What is important to grasp is the simple fact that these people are in danger of making A.A., it principles, its traditions, its spirit, its purpose, its whole essence, distasteful, unpalatable, repulsive, not only to the general public but more importantly to the sick and suffering alcoholic who needs A.A. – but does not need their personal and untypical brand of it.
The Middle Road
Someone has said that our vices are the excesses or the defects of our virtues; that virtue always holds to the middle road, to the via media, avoiding extremes. A.A. to me is such a via media, a real middle road. The people I have referred to have carried it to excess on the one hand, first, in excluding the often necessary help of other fields dealing with the alcoholic and, secondly, in trying to make A.A. a cure-all. They have also erred by defect on the other hand, by not realizing that a spiritual program, in itself of a general character and thus having the appeal of universality, must in the concrete assume a religious aspect.
I trust my meaning will not be mistaken; I know A.A. is not a religious program. But individuals do have religious obligations. The very word religion bespeaks obligations, principally to God and derivatively to self and one’s neighbor. And a man by his very nature and origin and destiny has obligations to his Creator. That is why I say that, in the concrete reality of human living, individual men and women, if they are to live spiritually, must do so within the context of religious beliefs and practices, however diverse these may be in themselves. A.A. does not prescribe any such specific religious beliefs and practices. They are derived from another source antecedent to and independent of A.A.
But A.A. does prepare the raw material if you will; it does prepare the mold on which can be imprinted the religious life of its individual members. A.A. is, if you wish, of itself neutral with respect to religion. But individuals may not be nor does A.A. say they may. As far as A.A. is concerned, each member is free with respect to religion. But the member himself is in no way free to accept or reject religious obligations.
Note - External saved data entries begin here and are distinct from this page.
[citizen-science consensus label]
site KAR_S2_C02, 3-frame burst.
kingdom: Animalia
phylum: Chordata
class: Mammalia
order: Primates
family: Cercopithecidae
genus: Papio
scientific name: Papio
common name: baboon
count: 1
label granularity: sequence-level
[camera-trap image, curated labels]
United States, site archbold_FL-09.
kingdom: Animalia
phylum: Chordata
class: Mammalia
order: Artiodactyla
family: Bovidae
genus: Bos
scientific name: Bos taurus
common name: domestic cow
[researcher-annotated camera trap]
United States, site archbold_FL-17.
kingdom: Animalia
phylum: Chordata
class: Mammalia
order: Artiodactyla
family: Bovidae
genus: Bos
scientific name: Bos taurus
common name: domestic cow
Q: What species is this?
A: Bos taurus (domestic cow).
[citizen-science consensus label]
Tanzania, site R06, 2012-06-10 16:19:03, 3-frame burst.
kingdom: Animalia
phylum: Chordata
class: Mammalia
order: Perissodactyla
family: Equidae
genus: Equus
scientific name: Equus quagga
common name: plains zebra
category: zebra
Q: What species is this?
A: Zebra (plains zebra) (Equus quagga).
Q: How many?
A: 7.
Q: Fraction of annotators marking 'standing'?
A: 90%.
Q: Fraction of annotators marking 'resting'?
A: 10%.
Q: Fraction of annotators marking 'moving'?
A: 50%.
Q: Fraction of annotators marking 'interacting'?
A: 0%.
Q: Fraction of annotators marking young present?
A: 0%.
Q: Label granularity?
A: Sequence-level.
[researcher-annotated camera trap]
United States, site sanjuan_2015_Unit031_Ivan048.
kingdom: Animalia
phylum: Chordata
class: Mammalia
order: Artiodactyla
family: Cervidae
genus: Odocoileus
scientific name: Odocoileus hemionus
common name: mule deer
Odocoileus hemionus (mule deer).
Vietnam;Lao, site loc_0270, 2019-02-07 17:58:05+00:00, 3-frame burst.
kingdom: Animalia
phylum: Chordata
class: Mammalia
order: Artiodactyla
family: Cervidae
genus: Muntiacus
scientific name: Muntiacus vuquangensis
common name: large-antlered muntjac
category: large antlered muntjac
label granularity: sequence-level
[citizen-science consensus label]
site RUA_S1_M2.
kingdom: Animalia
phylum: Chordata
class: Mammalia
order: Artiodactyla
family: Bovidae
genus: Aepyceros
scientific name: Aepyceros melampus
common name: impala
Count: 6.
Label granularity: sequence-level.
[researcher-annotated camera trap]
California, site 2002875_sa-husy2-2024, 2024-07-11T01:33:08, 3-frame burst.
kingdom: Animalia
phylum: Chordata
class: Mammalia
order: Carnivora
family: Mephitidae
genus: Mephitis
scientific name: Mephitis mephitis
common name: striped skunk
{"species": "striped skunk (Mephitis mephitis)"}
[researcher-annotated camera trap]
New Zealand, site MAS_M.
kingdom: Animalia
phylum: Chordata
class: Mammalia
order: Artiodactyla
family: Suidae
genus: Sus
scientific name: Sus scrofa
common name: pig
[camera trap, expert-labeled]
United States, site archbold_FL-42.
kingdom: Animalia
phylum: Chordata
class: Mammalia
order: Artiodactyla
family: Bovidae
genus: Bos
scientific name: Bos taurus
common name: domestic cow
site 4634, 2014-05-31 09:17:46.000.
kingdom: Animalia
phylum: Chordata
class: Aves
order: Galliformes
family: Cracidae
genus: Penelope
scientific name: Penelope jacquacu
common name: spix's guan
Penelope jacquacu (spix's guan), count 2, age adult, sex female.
I think it can be safely said that A.A. members are reminded through their spiritual A.A. awakening of their previous religious commitments or they undertake to formulate such according to their temperament and dosposition if they had done before. But in no case does A.A. substitute for religion. And any member who makes this substitute and so lives is doing harm to A.A. itself, to potential members, and to the public image of A.A. which is vital to its very being and purpose.
A.A. rejects nothing that is good, embraces everything that is good. And it is good that individual members embrace religious beliefs and practices. This is the surest way to turn our wills and our lives over to the care of God. This is the surest way to bind oneself in closest harmony with our fellow alcoholics and our fellow non-alcoholics. This is the surest way to make ourselves the best person possible and thus the best possible alcoholics anonymous.